Reproduce every line of the records below verbatim, keeping each one in its original order.

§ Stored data
________________

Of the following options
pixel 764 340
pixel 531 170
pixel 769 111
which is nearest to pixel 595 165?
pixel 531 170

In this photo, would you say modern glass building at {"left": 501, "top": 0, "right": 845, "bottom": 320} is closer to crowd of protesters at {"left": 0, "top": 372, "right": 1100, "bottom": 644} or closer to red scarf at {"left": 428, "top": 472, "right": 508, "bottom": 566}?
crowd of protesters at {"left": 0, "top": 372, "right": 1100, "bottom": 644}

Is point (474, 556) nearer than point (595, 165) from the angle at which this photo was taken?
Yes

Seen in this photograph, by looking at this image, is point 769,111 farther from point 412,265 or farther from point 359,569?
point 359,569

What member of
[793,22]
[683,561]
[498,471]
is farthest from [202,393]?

________________

§ TASK SOLUTION
Of the following options
pixel 764 340
pixel 531 170
pixel 769 111
which is nearest to pixel 595 165?
pixel 531 170

In this photo, would you say modern glass building at {"left": 501, "top": 0, "right": 845, "bottom": 320} is closer to crowd of protesters at {"left": 0, "top": 372, "right": 1100, "bottom": 644} or closer to red scarf at {"left": 428, "top": 472, "right": 508, "bottom": 566}?
crowd of protesters at {"left": 0, "top": 372, "right": 1100, "bottom": 644}

Is point (474, 556) nearer than point (595, 165) from the angle at which this photo was taken?
Yes

Seen in this photograph, by looking at this image, is point 769,111 farther from point 412,265 or farther from point 359,569?
point 359,569

What member of
[793,22]
[683,561]
[498,471]
is farthest from [202,393]?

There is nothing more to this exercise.